How to prove $AB = \{xy \in \mathbb R : x \in A, y \in B\}$ is an open set?

If $0\notin B$, then you don't need $B$ to be open:

For every $b\in B$, the map $x\mapsto xb$ is a homeomorphism in $\mathbb{R}$, so $Ab$ is open. Then

$$AB = \bigcup_{b\in B}Ab,$$

so $AB$ is open.

If $0\in B$, it's a bit tricky. We need $B$ to be open. In that case, $B':= (-\varepsilon,\varepsilon)\subseteq B$ for some $\varepsilon > 0$. Then we can decompose $B = B' \cup B''$ where $B'' = B\setminus B'$. Now $AB = AB' \cup AB''$ and we know that $AB''$ is open. All we need to do is prove that $AB'$ is open.

Now $B'$ is open, so if $0\notin A$, we can use the same argument as before to prove that $AB'$ is open.

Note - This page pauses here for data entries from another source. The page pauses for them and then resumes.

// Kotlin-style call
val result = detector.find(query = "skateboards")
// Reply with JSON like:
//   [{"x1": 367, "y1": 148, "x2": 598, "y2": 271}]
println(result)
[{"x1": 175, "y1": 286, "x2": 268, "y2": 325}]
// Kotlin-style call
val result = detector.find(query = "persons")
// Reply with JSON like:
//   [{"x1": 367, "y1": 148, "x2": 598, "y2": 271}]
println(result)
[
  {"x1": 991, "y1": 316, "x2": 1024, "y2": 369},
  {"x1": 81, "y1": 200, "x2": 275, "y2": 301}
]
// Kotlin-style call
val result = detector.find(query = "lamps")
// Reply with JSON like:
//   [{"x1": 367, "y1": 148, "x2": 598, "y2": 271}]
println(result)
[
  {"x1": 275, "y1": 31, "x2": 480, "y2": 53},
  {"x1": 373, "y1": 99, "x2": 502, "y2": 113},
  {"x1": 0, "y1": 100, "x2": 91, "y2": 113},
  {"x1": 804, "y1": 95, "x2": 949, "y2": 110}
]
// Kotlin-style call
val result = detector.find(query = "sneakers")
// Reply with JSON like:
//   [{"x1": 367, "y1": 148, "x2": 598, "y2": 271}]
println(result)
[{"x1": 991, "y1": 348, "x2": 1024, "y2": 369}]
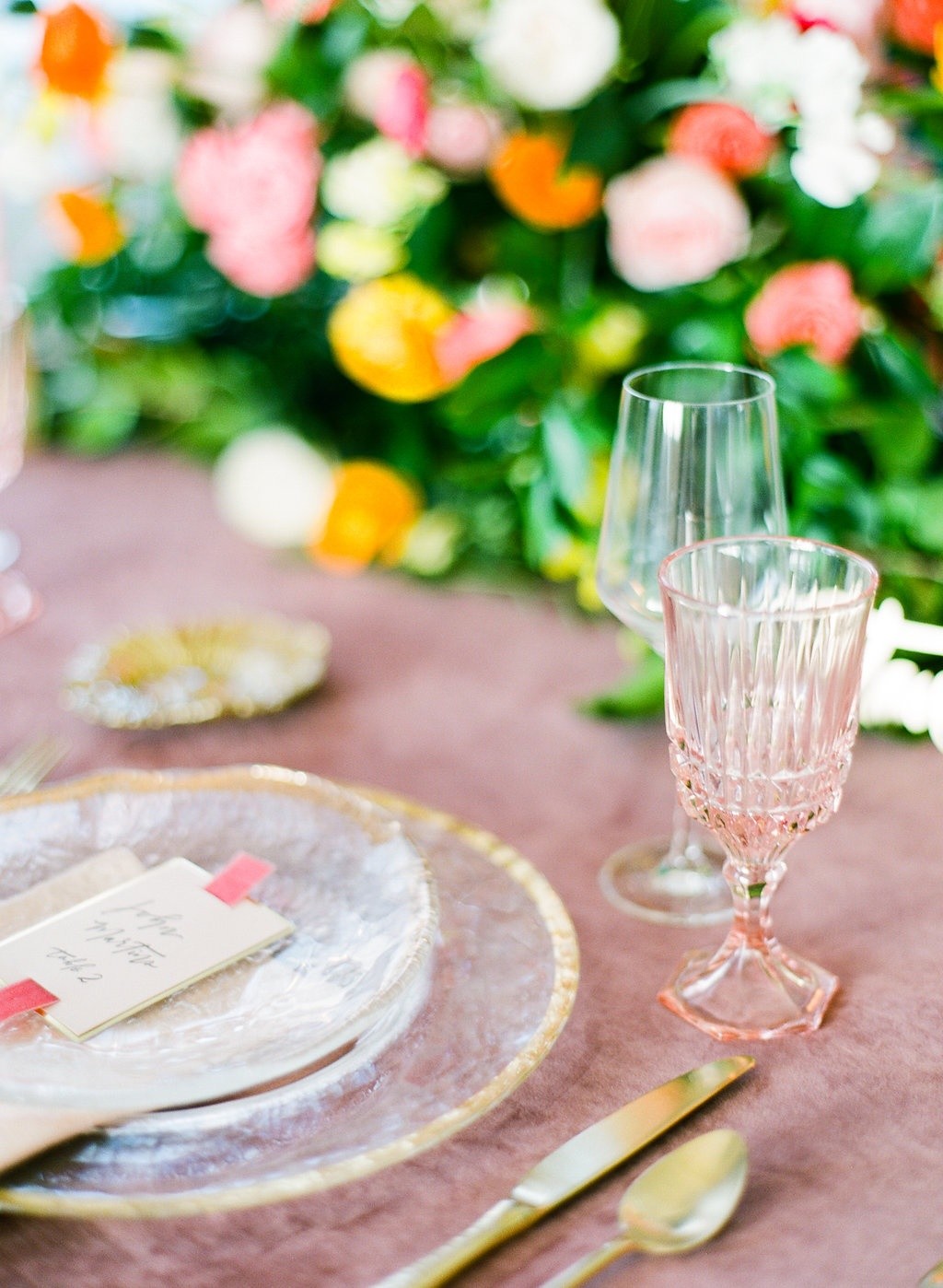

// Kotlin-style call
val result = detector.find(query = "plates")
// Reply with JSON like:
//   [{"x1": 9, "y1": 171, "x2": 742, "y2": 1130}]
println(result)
[{"x1": 1, "y1": 761, "x2": 582, "y2": 1223}]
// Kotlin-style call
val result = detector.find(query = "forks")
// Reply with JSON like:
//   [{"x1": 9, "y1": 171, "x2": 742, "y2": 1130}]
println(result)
[{"x1": 0, "y1": 741, "x2": 69, "y2": 798}]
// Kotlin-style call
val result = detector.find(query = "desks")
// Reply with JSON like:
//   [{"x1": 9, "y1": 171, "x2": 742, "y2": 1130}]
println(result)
[{"x1": 0, "y1": 440, "x2": 943, "y2": 1288}]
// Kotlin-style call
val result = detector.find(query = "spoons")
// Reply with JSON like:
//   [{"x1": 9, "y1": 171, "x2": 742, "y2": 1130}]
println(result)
[{"x1": 543, "y1": 1127, "x2": 749, "y2": 1288}]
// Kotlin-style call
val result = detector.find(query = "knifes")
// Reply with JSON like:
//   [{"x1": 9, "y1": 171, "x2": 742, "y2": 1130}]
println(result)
[{"x1": 364, "y1": 1054, "x2": 759, "y2": 1288}]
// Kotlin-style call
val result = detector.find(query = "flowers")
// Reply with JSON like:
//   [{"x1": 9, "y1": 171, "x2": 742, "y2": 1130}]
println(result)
[{"x1": 0, "y1": 0, "x2": 943, "y2": 754}]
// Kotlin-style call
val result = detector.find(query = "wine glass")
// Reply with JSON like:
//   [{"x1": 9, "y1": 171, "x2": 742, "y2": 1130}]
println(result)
[
  {"x1": 593, "y1": 362, "x2": 790, "y2": 927},
  {"x1": 658, "y1": 533, "x2": 879, "y2": 1040}
]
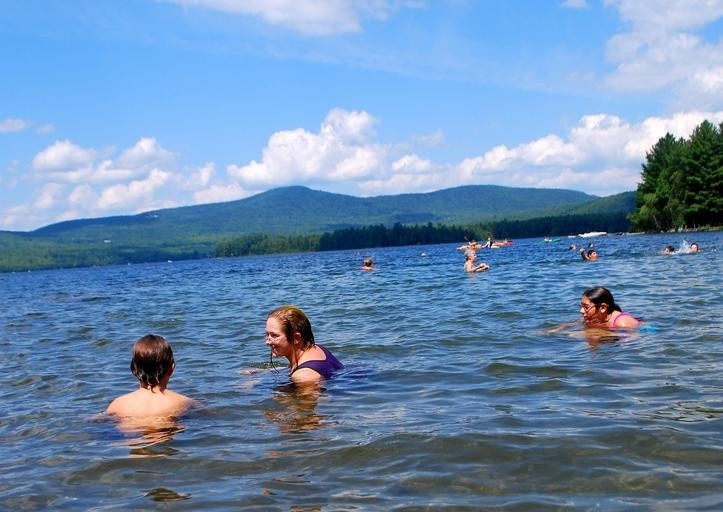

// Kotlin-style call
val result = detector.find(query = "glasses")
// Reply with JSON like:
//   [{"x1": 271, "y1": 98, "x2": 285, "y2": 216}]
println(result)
[{"x1": 579, "y1": 304, "x2": 596, "y2": 310}]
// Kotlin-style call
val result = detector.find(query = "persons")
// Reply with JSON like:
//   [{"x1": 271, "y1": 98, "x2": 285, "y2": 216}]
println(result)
[
  {"x1": 361, "y1": 259, "x2": 376, "y2": 270},
  {"x1": 663, "y1": 243, "x2": 699, "y2": 254},
  {"x1": 571, "y1": 244, "x2": 594, "y2": 250},
  {"x1": 457, "y1": 237, "x2": 509, "y2": 250},
  {"x1": 464, "y1": 250, "x2": 489, "y2": 273},
  {"x1": 239, "y1": 307, "x2": 343, "y2": 389},
  {"x1": 579, "y1": 288, "x2": 639, "y2": 330},
  {"x1": 106, "y1": 335, "x2": 193, "y2": 427},
  {"x1": 580, "y1": 249, "x2": 597, "y2": 261}
]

Otherwise, we make a similar decomposition $A = A' \cup A''$ where $A' = (-\delta,\delta)\subseteq A$ and $A'' = A\setminus A'$. Now

$$AB = A'B' \cup A''B' \cup AB''.$$

We need to prove that $A'B' = (-\varepsilon,\varepsilon)(-\delta,\delta)$ is open. To do that, just note that $A'B' = (-\varepsilon\delta,\varepsilon\delta)$, which is open.

First of all note that for any $a \neq 0$, the set $a B =\{ab \:|\: b \in B\}$ is open if $B$ is open, since multiplication with $a$ is a homeomorphism of $\mathbb{R}$ into itself. Similarly, $Ab = \{ab \:|\: a \in A\}$ is open for every $b \neq 0$.

Now, recall that a set is open if it is a union of open sets, so if $0 \notin A$, then $AB = \bigcup_{a \in A} aB$ is open. If $0 \in A$, then for any $0 \neq b \in B$ you have $AB = (A\setminus\{0\})B \cup Ab$ which is open being the union of two open sets.